THE DATA start

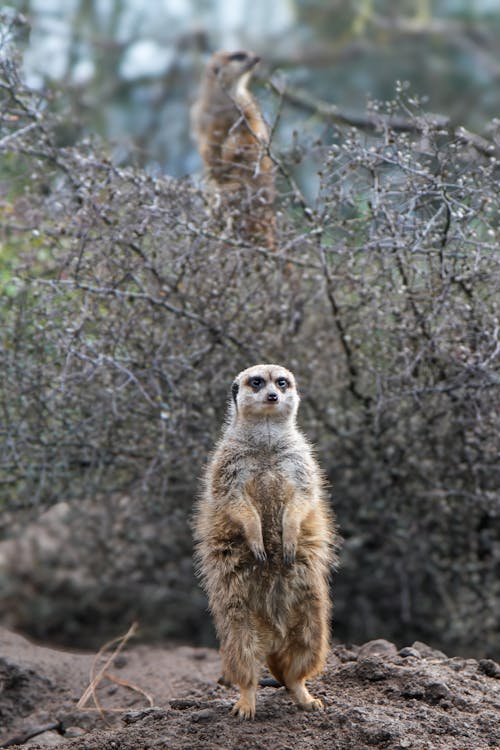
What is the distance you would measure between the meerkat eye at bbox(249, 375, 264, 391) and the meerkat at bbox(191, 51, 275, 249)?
3.89 feet

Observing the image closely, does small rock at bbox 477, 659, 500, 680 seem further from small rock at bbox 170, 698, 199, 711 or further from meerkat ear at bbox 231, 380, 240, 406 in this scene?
meerkat ear at bbox 231, 380, 240, 406

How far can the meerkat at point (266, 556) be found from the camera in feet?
11.8

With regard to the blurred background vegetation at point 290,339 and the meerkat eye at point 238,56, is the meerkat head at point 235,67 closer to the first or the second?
the meerkat eye at point 238,56

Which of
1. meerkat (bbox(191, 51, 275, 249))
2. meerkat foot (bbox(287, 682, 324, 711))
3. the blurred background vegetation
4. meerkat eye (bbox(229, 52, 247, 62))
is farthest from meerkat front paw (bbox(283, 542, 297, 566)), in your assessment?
meerkat eye (bbox(229, 52, 247, 62))

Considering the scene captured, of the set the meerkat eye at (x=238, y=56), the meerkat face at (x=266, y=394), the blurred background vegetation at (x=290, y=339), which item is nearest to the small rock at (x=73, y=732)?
the blurred background vegetation at (x=290, y=339)

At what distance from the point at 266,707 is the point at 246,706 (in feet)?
0.44

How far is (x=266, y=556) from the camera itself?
3.68 m

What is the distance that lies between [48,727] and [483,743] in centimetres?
173

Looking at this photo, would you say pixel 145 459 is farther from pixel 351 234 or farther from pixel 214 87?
pixel 214 87

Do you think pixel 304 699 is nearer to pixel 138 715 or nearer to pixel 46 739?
pixel 138 715

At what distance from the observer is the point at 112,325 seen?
16.4 ft

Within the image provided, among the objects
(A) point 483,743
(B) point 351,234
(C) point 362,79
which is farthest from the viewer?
(C) point 362,79

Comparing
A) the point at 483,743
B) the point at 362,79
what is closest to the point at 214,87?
the point at 483,743

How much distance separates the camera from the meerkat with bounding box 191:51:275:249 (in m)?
5.09
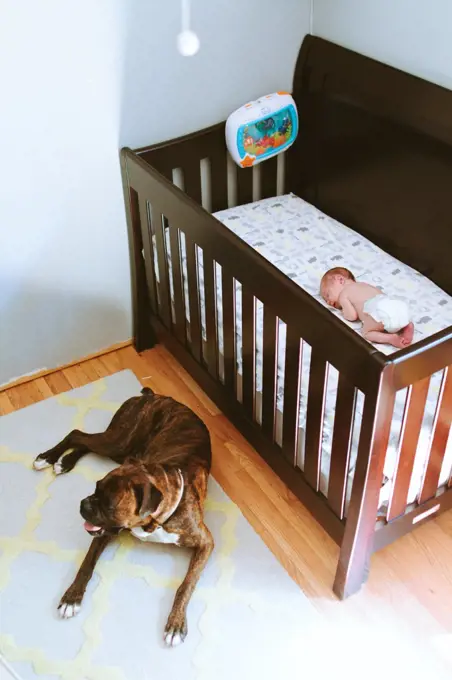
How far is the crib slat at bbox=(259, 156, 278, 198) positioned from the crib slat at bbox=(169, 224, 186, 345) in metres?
0.63

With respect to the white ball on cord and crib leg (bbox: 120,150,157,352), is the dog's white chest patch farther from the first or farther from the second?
the white ball on cord

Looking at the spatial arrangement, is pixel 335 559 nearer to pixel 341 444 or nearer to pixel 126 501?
pixel 341 444

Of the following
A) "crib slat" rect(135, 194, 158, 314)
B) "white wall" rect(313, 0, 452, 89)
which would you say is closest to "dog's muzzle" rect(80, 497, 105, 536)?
"crib slat" rect(135, 194, 158, 314)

THE DATA end

**THE PROBLEM:**
Lay out all the data above as a numbered list, one line per number, with blank lines dropped and the pictures left out.

**RESPONSE FOR THIS EXERCISE:**
1. What is the distance you would measure between the meerkat eye at bbox(249, 375, 264, 391) and the meerkat at bbox(191, 51, 275, 249)?
2. 3.89 feet
3. Observing the image closely, does small rock at bbox 477, 659, 500, 680 seem further from small rock at bbox 170, 698, 199, 711 or further from meerkat ear at bbox 231, 380, 240, 406 in this scene?
4. meerkat ear at bbox 231, 380, 240, 406
5. How far can the meerkat at point (266, 556) be found from the camera in feet?
6. 11.8
7. With regard to the blurred background vegetation at point 290,339 and the meerkat eye at point 238,56, is the meerkat head at point 235,67 closer to the first or the second?
8. the meerkat eye at point 238,56
9. Which of
10. 1. meerkat (bbox(191, 51, 275, 249))
11. 2. meerkat foot (bbox(287, 682, 324, 711))
12. 3. the blurred background vegetation
13. 4. meerkat eye (bbox(229, 52, 247, 62))
14. is farthest from meerkat front paw (bbox(283, 542, 297, 566)), in your assessment?
15. meerkat eye (bbox(229, 52, 247, 62))
16. Considering the scene captured, of the set the meerkat eye at (x=238, y=56), the meerkat face at (x=266, y=394), the blurred background vegetation at (x=290, y=339), which item is nearest to the small rock at (x=73, y=732)?
17. the blurred background vegetation at (x=290, y=339)
18. At what distance from the point at 266,707 is the point at 246,706 (in feet)?
19. 0.44
20. How far is (x=266, y=556) from the camera itself?
21. 3.68 m
22. What is the distance that lies between [48,727] and [483,743] in centimetres?
23. 173
24. Looking at this photo, would you say pixel 145 459 is farther from pixel 351 234 or farther from pixel 214 87?
25. pixel 214 87
26. Do you think pixel 304 699 is nearer to pixel 138 715 or nearer to pixel 46 739?
27. pixel 138 715
28. At what distance from the observer is the point at 112,325 seen?
29. 16.4 ft
30. Within the image provided, among the objects
31. (A) point 483,743
32. (B) point 351,234
33. (C) point 362,79
34. which is farthest from the viewer?
35. (C) point 362,79
36. Comparing
37. A) the point at 483,743
38. B) the point at 362,79
39. what is closest to the point at 214,87?
40. the point at 483,743
41. How much distance separates the camera from the meerkat with bounding box 191:51:275:249 (in m)?
42. 5.09
43. How far is the crib slat at bbox=(259, 156, 278, 198) positioned from the crib slat at bbox=(169, 224, 186, 345) in metres?
44. 0.63
45. With respect to the white ball on cord and crib leg (bbox: 120,150,157,352), is the dog's white chest patch farther from the first or farther from the second?
46. the white ball on cord
47. Looking at the spatial arrangement, is pixel 335 559 nearer to pixel 341 444 or nearer to pixel 126 501?
48. pixel 341 444
49. Of the following
50. A) "crib slat" rect(135, 194, 158, 314)
51. B) "white wall" rect(313, 0, 452, 89)
52. which would you say is closest to "dog's muzzle" rect(80, 497, 105, 536)?
53. "crib slat" rect(135, 194, 158, 314)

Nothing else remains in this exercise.